Set problem:
Reproduce all of the material below word for word, without changing anything.

───── Provided data ─────

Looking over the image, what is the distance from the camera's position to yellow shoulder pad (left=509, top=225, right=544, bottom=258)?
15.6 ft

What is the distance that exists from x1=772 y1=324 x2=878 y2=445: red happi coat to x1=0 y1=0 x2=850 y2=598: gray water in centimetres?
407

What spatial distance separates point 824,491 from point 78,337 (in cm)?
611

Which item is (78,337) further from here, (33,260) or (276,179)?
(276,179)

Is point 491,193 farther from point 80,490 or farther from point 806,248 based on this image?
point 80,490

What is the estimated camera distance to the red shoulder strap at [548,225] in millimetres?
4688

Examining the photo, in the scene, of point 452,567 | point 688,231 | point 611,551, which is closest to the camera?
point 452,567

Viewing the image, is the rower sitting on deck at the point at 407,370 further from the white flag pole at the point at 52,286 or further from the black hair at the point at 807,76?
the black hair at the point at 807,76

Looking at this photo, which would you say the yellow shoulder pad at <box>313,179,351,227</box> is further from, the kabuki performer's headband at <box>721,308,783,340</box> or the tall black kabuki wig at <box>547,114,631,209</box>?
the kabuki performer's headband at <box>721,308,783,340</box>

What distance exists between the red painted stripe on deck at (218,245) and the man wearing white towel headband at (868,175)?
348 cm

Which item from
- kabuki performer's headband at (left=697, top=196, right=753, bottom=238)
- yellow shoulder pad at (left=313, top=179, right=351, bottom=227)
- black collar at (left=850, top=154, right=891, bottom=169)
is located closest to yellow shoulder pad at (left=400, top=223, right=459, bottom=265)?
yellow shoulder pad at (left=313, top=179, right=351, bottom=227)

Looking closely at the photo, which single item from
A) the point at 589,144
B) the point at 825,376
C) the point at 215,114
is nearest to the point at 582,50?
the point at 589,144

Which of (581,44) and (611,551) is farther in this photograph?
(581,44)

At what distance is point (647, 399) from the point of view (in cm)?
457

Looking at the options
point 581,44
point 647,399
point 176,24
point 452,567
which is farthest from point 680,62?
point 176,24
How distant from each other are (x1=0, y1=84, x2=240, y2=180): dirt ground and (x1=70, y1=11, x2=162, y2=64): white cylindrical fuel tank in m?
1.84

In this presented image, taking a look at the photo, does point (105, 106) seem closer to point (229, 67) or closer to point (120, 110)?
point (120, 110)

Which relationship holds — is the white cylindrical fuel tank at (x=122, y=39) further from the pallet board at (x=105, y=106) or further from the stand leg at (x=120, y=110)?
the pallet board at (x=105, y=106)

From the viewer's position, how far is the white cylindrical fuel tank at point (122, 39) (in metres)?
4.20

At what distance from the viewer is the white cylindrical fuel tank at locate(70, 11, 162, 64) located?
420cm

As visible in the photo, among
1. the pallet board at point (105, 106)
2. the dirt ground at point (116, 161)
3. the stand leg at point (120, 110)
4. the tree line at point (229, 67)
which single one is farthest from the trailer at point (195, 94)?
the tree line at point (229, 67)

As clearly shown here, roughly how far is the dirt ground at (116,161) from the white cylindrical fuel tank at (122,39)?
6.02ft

─────

Finished exercise:
Looking over the image, what is the distance from the camera's position to yellow shoulder pad (left=509, top=225, right=544, bottom=258)?
15.6 ft

What is the distance that exists from x1=772 y1=324 x2=878 y2=445: red happi coat to x1=0 y1=0 x2=850 y2=598: gray water in centimetres?
407

What spatial distance separates point 824,491 from point 78,337 (in cm)?
611

Which item is (78,337) further from here, (33,260) or (276,179)?
(276,179)

Is point 491,193 farther from point 80,490 or farther from point 806,248 based on this image?
point 80,490

What is the estimated camera distance to the red shoulder strap at [548,225] in millimetres?
4688

Examining the photo, in the scene, of point 452,567 | point 688,231 | point 611,551, which is closest to the camera?
point 452,567

Viewing the image, is the rower sitting on deck at the point at 407,370 further from the white flag pole at the point at 52,286 or further from the black hair at the point at 807,76?
the black hair at the point at 807,76

Looking at this photo, which would you say the yellow shoulder pad at <box>313,179,351,227</box> is further from, the kabuki performer's headband at <box>721,308,783,340</box> or the tall black kabuki wig at <box>547,114,631,209</box>?
the kabuki performer's headband at <box>721,308,783,340</box>

What distance exists between the red painted stripe on deck at (218,245) and the man wearing white towel headband at (868,175)?
348 cm

Which item from
- kabuki performer's headband at (left=697, top=196, right=753, bottom=238)
- yellow shoulder pad at (left=313, top=179, right=351, bottom=227)
- black collar at (left=850, top=154, right=891, bottom=169)
is located closest to yellow shoulder pad at (left=400, top=223, right=459, bottom=265)?
yellow shoulder pad at (left=313, top=179, right=351, bottom=227)

Looking closely at the photo, which single item from
A) the point at 589,144
B) the point at 825,376
C) the point at 215,114
is nearest to the point at 582,50?
the point at 589,144

Which of (581,44) and (611,551) is farther in this photograph?
(581,44)

At what distance is point (647, 399) from the point of view (in cm)?
457

Looking at the options
point 581,44
point 647,399
point 176,24
point 452,567
which is farthest from point 680,62?
point 176,24
How distant from each other are (x1=0, y1=84, x2=240, y2=180): dirt ground and (x1=70, y1=11, x2=162, y2=64): white cylindrical fuel tank in m?
1.84

In this presented image, taking a look at the photo, does point (105, 106) seem closer to point (229, 67) or closer to point (120, 110)?
point (120, 110)

Which relationship holds — is the white cylindrical fuel tank at (x=122, y=39) further from the pallet board at (x=105, y=106) or further from the stand leg at (x=120, y=110)?
the pallet board at (x=105, y=106)

From the viewer's position, how far is the white cylindrical fuel tank at point (122, 39) (in metres)?
4.20

At what distance from the viewer is the white cylindrical fuel tank at locate(70, 11, 162, 64) located?
420cm

As visible in the photo, among
1. the pallet board at point (105, 106)
2. the dirt ground at point (116, 161)
3. the stand leg at point (120, 110)
4. the tree line at point (229, 67)
which single one is farthest from the trailer at point (195, 94)?
the tree line at point (229, 67)

As clearly shown here, roughly how far is the dirt ground at (116,161) from the white cylindrical fuel tank at (122,39)?
6.02ft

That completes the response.